The construction of Civil Code section 25 requires that the statute of limitations prevails against a married woman between the ages of 18 and 21 years, that she has an adult status and that she cannot have a guardian; that if there is such a guardian, such guardianship terminates upon her lawful marriage (Prob. Code, § 1590). (See Caraway v. Burns, 143 Cal. App. 2d 327 [299 P.2d 689]; Guardianship of Jacobson, 30 Cal. 2d 312 [182 P.2d 537].)

[1] As Civil Code section 204 terminates parental authority of a minor on her marriage, it is not reasonable to suppose that the Legislature intended to exclude an otherwise qualified married person between the ages of 18 and 21 years from acting as an administrator of an estate.

In a comparable situation, the court in Vlasak v. Vlasak, 204 Minn. 331 [283 N.W. 489], said: "If there is need for construction, which we doubt, it should not result in absurdity. ... Counsel for plaintiff are right in concluding that neither ... nor any legislature could have intended to mar our law with such a blemish of unworkable anomaly."
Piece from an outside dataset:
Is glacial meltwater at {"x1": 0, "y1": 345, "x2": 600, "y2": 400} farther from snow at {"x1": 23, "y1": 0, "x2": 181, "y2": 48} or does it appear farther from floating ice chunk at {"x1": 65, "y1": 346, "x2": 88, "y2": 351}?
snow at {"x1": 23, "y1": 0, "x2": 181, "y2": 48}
In Smith v. Superior Court, supra, at page 611, the court stated: "... it was undoubtedly the intent of the Legislature to permit minors upon marriage, to enter into and be bound by lawful engagements or transactions respecting property in order that they be not hindered in the conduct of their affairs [214 Cal. App. 2d 389] by the refusal of other persons to enter into engagements with them because of the fear that they might repudiate their obligations upon the grounds of their minority."

Under the exceptions contained in Civil Code section 25, it can be further stated that such a person is expressly authorized to enter into any engagement or transaction respecting property or her estate or for the purpose of entering into any contract; and further, to maintain an action affecting marital status, including acts involving support, custody or determination of property rights.

[2] The phrase "transactions respecting property" has been given a broad meaning in Haro v. Southern Pac. R. R. Co., 17 Cal. App. 2d 594 [62 P.2d 441]. (See also Hunt v. Authier, 28 Cal. 2d 288, at pages 295-296 [169 P.2d 913, 171 A.L.R. 1379].)

Such a person otherwise qualified who may have no interest in the estate but named as executor or executrix, has a property right for fees for his services (Prob. Code, §§ 900-904), such involving a transaction respecting real or personal property. The engagement or transaction respecting property does not necessarily have to be his or her property, under section 25 of the Civil Code.

The order is reversed and the trial court is instructed to issue letters of administration to the appellant.

Conley, P. J., and Stone, J., concurred.